TASK ITEM
Filtering the records below, copy only those lines that include the word "Джейсон".

*** RECORD EXTRACTS Section Begins ***

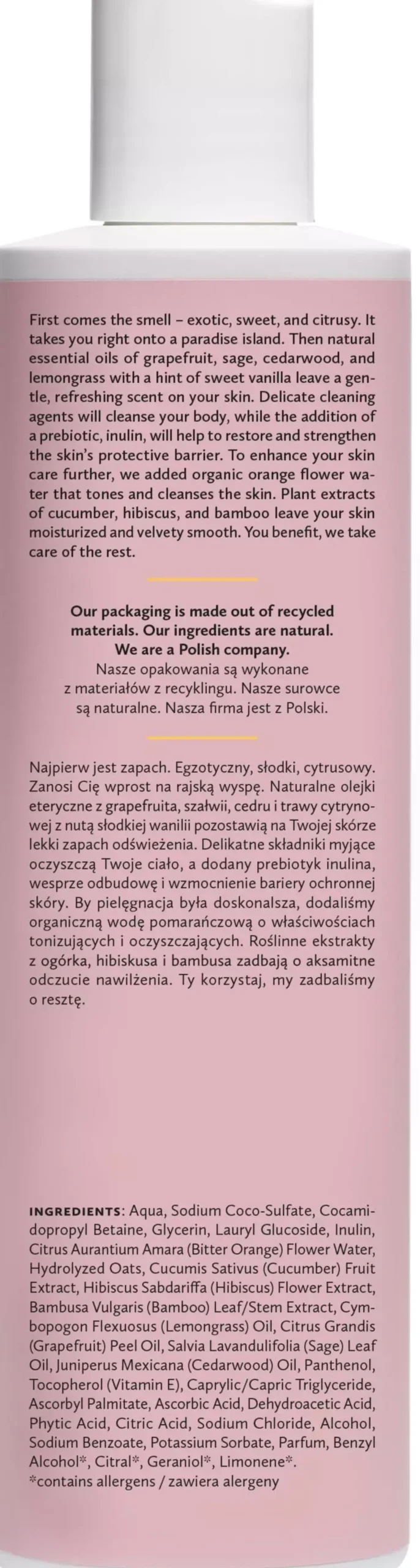 First comes the smell – exotic, sweet, and citrusy. It takes you right onto a paradise island. Then natural essential oils of grapefruit, sage, cedarwood, and lemongrass with a hint of sweet vanilla leave a gentle, refreshing scent on your skin. Delicate cleaning agents will cleanse your body, while the addition of a prebiotic, inulin, will help to restore and strengthen the skin's protective barrier. To enhance your skin care further, we added organic orange flower water that tones and cleanses the skin. Plant extracts of cucumber, hibiscus, and bamboo leave your skin moisturized and velvety smooth. You benefit, we take care of the rest.

Our packaging is made out of recycled materials. Our ingredients are natural. We are a Polish company.
Nasze opakowania są wykonane z materiałów z recyklingu. Nasze surowce są naturalne. Nasza firma jest z Polski.

Najpierw jest zapach. Egzotyczny, słodki, cytrusowy. Zanosi Cię wprost na rajską wyspę. Naturalne olejki eteryczne z grapefruita, szałwii, cedru i trawy cytrynowej z nutą słodkiej wanilii pozostawią na Twojej skórze lekki zapach odświeżenia. Delikatne składniki myjące oczyszczą Twoje ciało, a dodany prebiotyk inulina, wesprze odbudowę i wzmocnienie bariery ochronnej skóry. By pielęgnacja była doskonalsza, dodaliśmy organiczną wodę pomarańczową o właściwościach tonizujących i oczyszczających. Roślinne ekstrakty z ogórka, hibiskusa i bambusa zadbają o aksamitne odczucie nawilżenia. Ty korzystaj, my zadbaliśmy o resztę.

INGREDIENTS: Aqua, Sodium Coco-Sulfate, Cocamidopropyl Betaine, Glycerin, Lauryl Glucoside, Inulin, Citrus Aurantium Amara (Bitter Orange) Flower Water, Hydrolyzed Oats, Cucumis Sativus (Cucumber) Fruit Extract, Hibiscus Sabdariffa (Hibiscus) Flower Extract, Bambusa Vulgaris (Bamboo) Leaf/Stem Extract, Cymbopogon Flexuosus (Lemongrass) Oil, Citrus Grandis (Grapefruit) Peel Oil, Salvia Lavandulifolia (Sage) Leaf Oil, Juniperus Mexicana (Cedarwood) Oil, Panthenol, Tocopherol (Vitamin E), Caprylic/Capric Triglyceride, Ascorbyl Palmitate, Ascorbic Acid, Dehydroacetic Acid, Phytic Acid, Citric Acid, Sodium Chloride, Alcohol, Sodium Benzoate, Potassium Sorbate, Parfum, Benzyl Alcohol*, Citral*, Geraniol*, Limonene*.
*contains allergens / zawiera alergeny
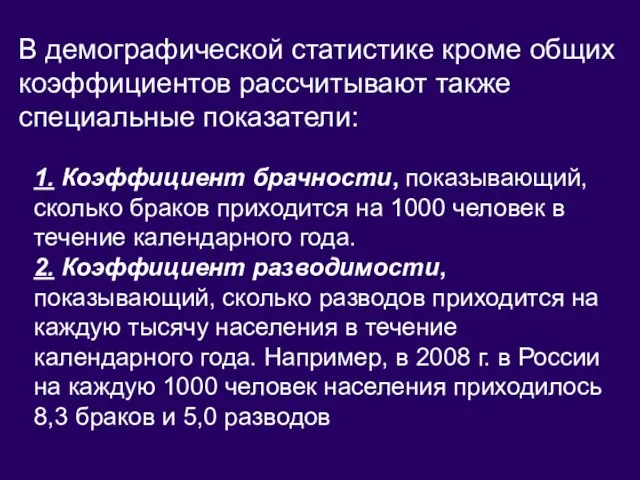 В демографической статистике кроме общих коэффициентов рассчитывают также специальные показатели:

1. Коэффициент брачности, показывающий, сколько браков приходится на 1000 человек в течение календарного года.
2. Коэффициент разводимости, показывающий, сколько разводов приходится на каждую тысячу населения в течение календарного года. Например, в 2008 г. в России на каждую 1000 человек населения приходилось 8,3 браков и 5,0 разводов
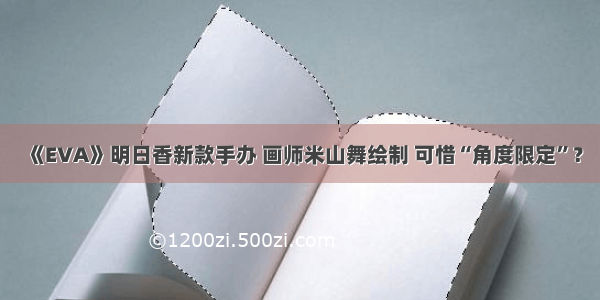 《EVA》明日香新款手办 画师米山舞绘制 可惜“角度限定”？

©1200zi.500zi.com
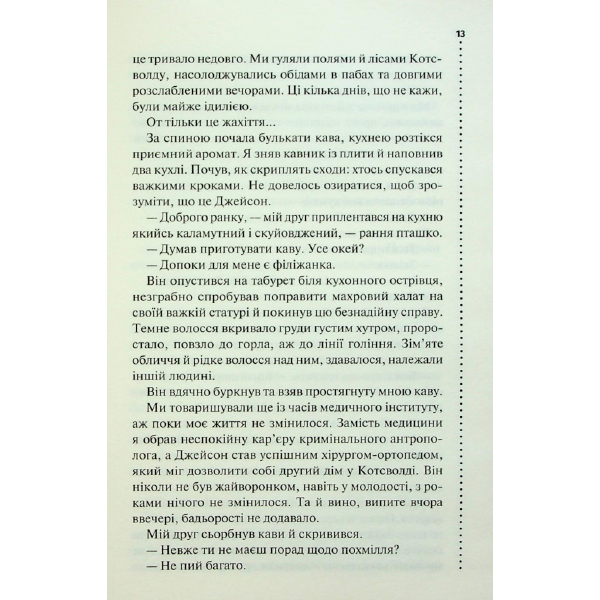 13

це тривало недовго. Ми гуляли полями й лісами Котсволду, насолоджувались обідами в пабах та довгими розслабленими вечорами. Ці кілька днів, що не кажи, були майже ідилією.

От тільки це жахіття...

За спиною почала булькати кава, кухнею розтікся приємний аромат. Я зняв кавник із плити й наповнив два кухлі. Почув, як скриплять сходи: хтось спускався важкими кроками. Не довелось озиратися, щоб зрозуміти, що це Джейсон.

— Доброго ранку, — мій друг приплентався на кухню якийсь каламутний і скуйовджений, — рання пташко.

— Думав приготувати каву. Усе окей?

— Допоки для мене є філіжанка.

Він опустився на табурет біля кухонного острівця, незграбно спробував поправити махровий халат на своїй важкій статурі й покинув цю безнадійну справу. Темне волосся вкривало груди густим хутром, проростало, повзло до горла, аж до лінії гоління. Зім'яте обличчя й рідке волосся над ним, здавалося, належали іншій людині.

Він вдячно буркнув та взяв простягнуту мною каву.

Ми товаришували ще із часів медичного інституту, аж поки моє життя не змінилося. Замість медицини я обрав неспокійну кар'єру кримінального антрополога, а Джейсон став успішним хірургом-ортопедом, який міг дозволити собі другий дім у Котсволді. Він ніколи не був жайворонком, навіть у молодості, з роками нічого не змінилося. Та й вино, випите вчора ввечері, бадьорості не додавало.

Мій друг сьорбнув кави й скривився.

— Невже ти не маєш порад щодо похмілля?

— Не пий багато.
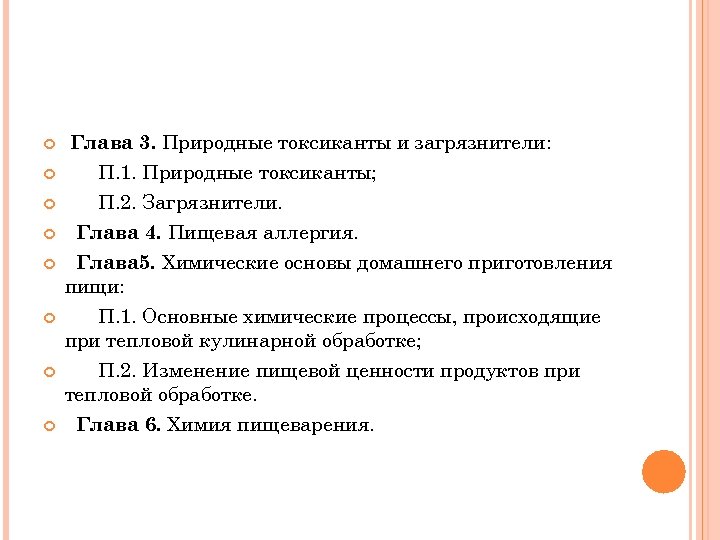 Глава 3. Природные токсиканты и загрязнители:

П.1. Природные токсиканты;

П.2. Загрязнители.

Глава 4. Пищевая аллергия.

Глава5. Химические основы домашнего приготовления пищи:

П.1. Основные химические процессы, происходящие при тепловой кулинарной обработке;

П.2. Изменение пищевой ценности продуктов при тепловой обработке.

Глава 6. Химия пищеварения.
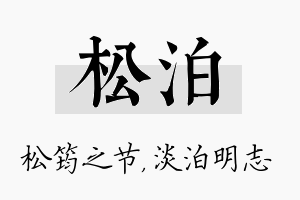 松泊

松筠之节，淡泊明志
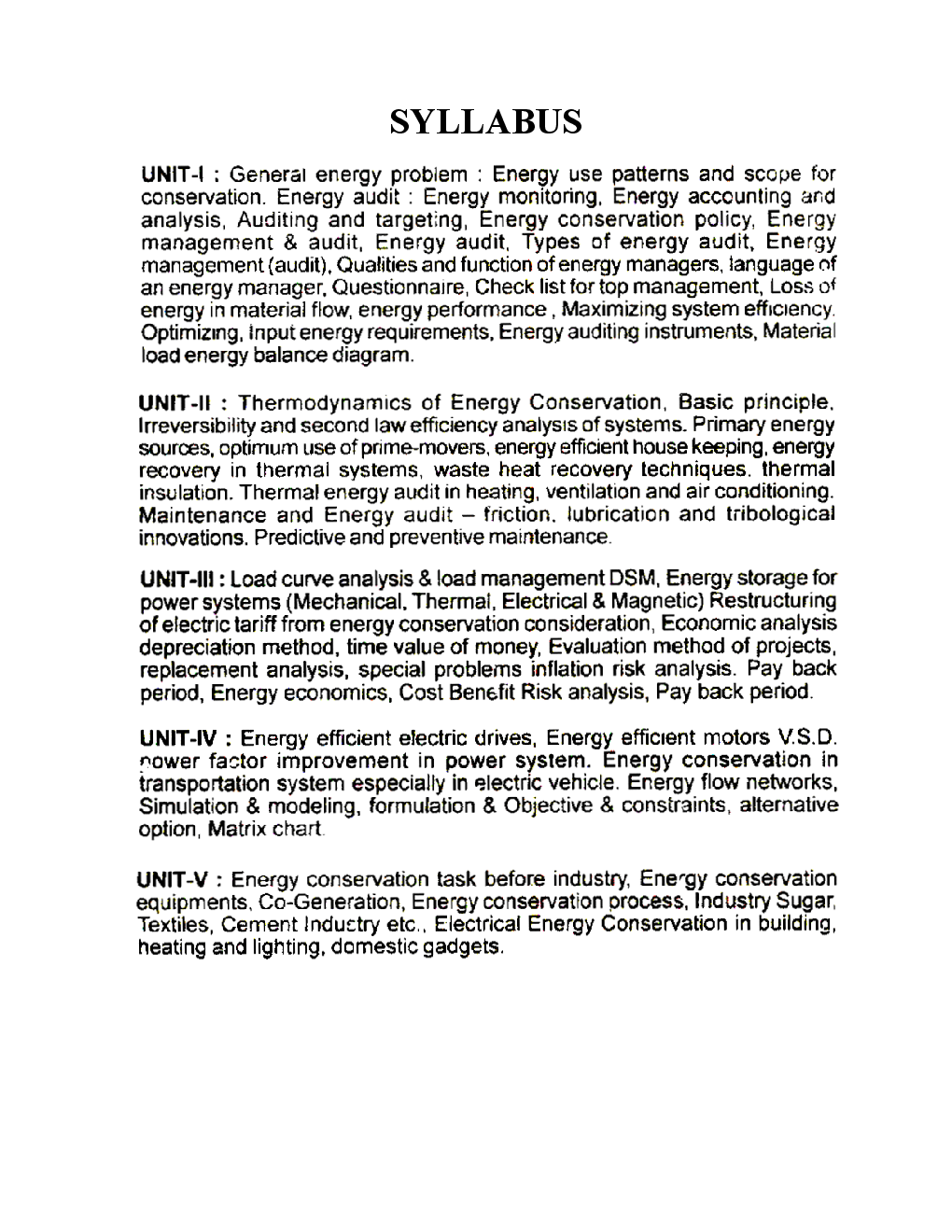 SYLLABUS

UNIT-I : General energy problem : Energy use patterns and scope for conservation. Energy audit : Energy monitoring, Energy accounting and analysis, Auditing and targeting, Energy conservation policy, Energy management & audit, Energy audit, Types of energy audit, Energy management (audit), Qualities and function of energy managers, language of an energy manager, Questionnaire, Check list for top management, Loss of energy in material flow, energy performance , Maximizing system efficiency. Optimizing, Input energy requirements, Energy auditing instruments, Material load energy balance diagram.

UNIT-II : Thermodynamics of Energy Conservation, Basic principle, Irreversibility and second law efficiency analysis of systems. Primary energy sources, optimum use of prime-movers, energy efficient house keeping, energy recovery in thermal systems, waste heat recovery techniques. thermal insulation. Thermal energy audit in heating, ventilation and air conditioning. Maintenance and Energy audit – friction, lubrication and tribological innovations. Predictive and preventive maintenance.

UNIT-III : Load curve analysis & load management DSM, Energy storage for power systems (Mechanical, Thermal, Electrical & Magnetic) Restructuring of electric tariff from energy conservation consideration, Economic analysis depreciation method, time value of money, Evaluation method of projects, replacement analysis, special problems inflation risk analysis. Pay back period, Energy economics, Cost Benefit Risk analysis, Pay back period.

UNIT-IV : Energy efficient electric drives, Energy efficient motors V.S.D. power factor improvement in power system. Energy conservation in transportation system especially in electric vehicle. Energy flow networks, Simulation & modeling, formulation & Objective & constraints, alternative option, Matrix chart.

UNIT-V : Energy conservation task before industry, Energy conservation equipments, Co-Generation, Energy conservation process, Industry Sugar, Textiles, Cement Industry etc., Electrical Energy Conservation in building, heating and lighting, domestic gadgets.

*** RECORD EXTRACTS Section Ends ***

RESULT
За спиною почала булькати кава, кухнею розтікся приємний аромат. Я зняв кавник із плити й наповнив два кухлі. Почув, як скриплять сходи: хтось спускався важкими кроками. Не довелось озиратися, щоб зрозуміти, що це Джейсон.
Ми товаришували ще із часів медичного інституту, аж поки моє життя не змінилося. Замість медицини я обрав неспокійну кар'єру кримінального антрополога, а Джейсон став успішним хірургом-ортопедом, який міг дозволити собі другий дім у Котсволді. Він ніколи не був жайворонком, навіть у молодості, з роками нічого не змінилося. Та й вино, випите вчора ввечері, бадьорості не додавало.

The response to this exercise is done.